La paz de espíritu no llegó con la navidad a casa de los Snorkil; sentían mucha culpa pero nadie se atrevía a comentarle una palabra a Trinidad.  El aciago día pasó pronto, el sol se ocultó en el horizonte y montaron  el pescado en la leña, el tiburón en el caldero, el cordero en el horno y la torta en la gavera. Decoraron la mesa con manteles bordados en hilo y una vajilla de Bavaria.

-    ¡Qué derroche!- murmuraba la esposa del hermano menor.  – Tanto esfuerzo para que se lo coma un misterioso desconocido.

Y llegó la hora de partir a la Iglesia.
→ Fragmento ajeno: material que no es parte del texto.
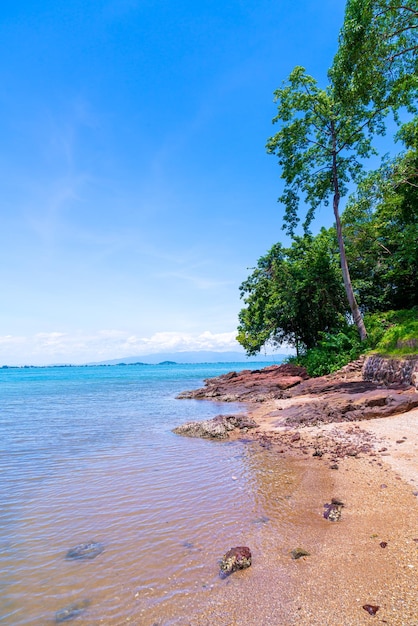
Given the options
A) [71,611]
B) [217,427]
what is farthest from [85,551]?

Bajo el marco de la puerta, que todos los años se montaba nueva, se despidieron de Trinidad y la abuela Snorkill rompió en llanto.
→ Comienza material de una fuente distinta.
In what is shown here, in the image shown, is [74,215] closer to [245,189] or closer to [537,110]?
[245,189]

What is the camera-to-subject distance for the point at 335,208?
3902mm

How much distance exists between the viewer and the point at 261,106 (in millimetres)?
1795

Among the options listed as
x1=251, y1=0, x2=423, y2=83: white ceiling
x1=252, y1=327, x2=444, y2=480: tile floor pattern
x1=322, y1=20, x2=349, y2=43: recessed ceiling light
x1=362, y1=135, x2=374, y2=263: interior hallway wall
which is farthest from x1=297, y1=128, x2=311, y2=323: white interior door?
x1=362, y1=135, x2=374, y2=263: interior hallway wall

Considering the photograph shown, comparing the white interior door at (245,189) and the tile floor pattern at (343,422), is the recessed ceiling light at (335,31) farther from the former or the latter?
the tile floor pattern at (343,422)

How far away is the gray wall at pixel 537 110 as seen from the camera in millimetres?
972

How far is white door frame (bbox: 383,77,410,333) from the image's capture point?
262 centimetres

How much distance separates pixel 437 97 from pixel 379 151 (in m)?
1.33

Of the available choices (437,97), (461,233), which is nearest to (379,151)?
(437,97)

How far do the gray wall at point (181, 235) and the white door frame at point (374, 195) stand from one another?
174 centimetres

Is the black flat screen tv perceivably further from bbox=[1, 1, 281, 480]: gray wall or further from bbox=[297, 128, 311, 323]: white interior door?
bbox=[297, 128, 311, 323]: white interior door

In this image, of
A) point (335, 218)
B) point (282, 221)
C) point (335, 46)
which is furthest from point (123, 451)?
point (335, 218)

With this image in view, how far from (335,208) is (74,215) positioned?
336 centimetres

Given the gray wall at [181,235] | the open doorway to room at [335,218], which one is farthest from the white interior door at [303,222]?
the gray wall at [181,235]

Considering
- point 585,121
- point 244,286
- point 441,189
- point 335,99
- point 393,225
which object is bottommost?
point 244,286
-    ¡Lo que estamos haciendo no tiene perdón de Dios! 

La nuera se apuró en llevársela fuera de la casa, pero  la abuela lloró más duro y se refugió en brazos del abuelo, que le dijo al oído.
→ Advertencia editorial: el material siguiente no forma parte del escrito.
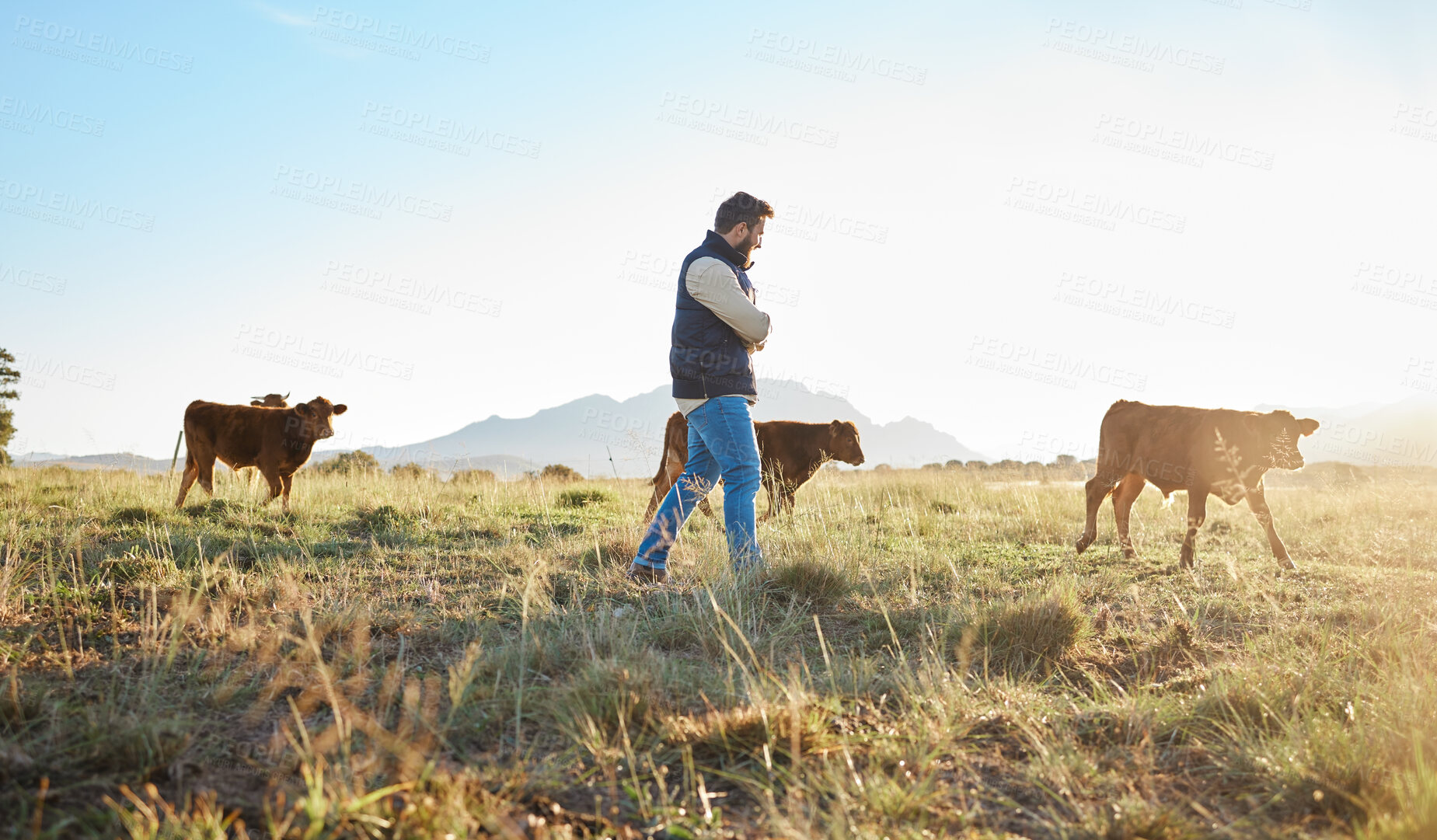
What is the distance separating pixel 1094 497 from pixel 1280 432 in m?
1.84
-     Trinita no viajó en el  “El Clemence
-     ¿Y eso qué?- le replicó ella.
-     Quizás escape a la maldición… ella no tiene sangre alemana.

La abuela no pudo reprimir un reproche:

-  No conocemos al monstruo que llega todas las navidades a llevárselo todo, no sabemos nada sobre él y puede que le guste la sangre mestiza tanto como la nuestra.  

Todos se reunieron a discutir el asunto, algo que nunca habían hecho por miedo.

-   Suegra- dijo la nuera.-  Piense que es un pequeño sacrificio de familia.  Todos los años alguien debe quedarse a cuidar de la comida y este año le tocó a Trinidad, ella no puso ningún reparo.

-   ¡Porque no sabe la verdad! –  Aulló  la abuela. – Tenemos tanto miedo que no hemos sido sinceros con la pobrecilla.

-    Debemos pensar en los niños.  Ellos necesitan de su familia.- Dijo la esposa del hermano mayor.- No podemos permitir que alguien más de la familia desaparezca.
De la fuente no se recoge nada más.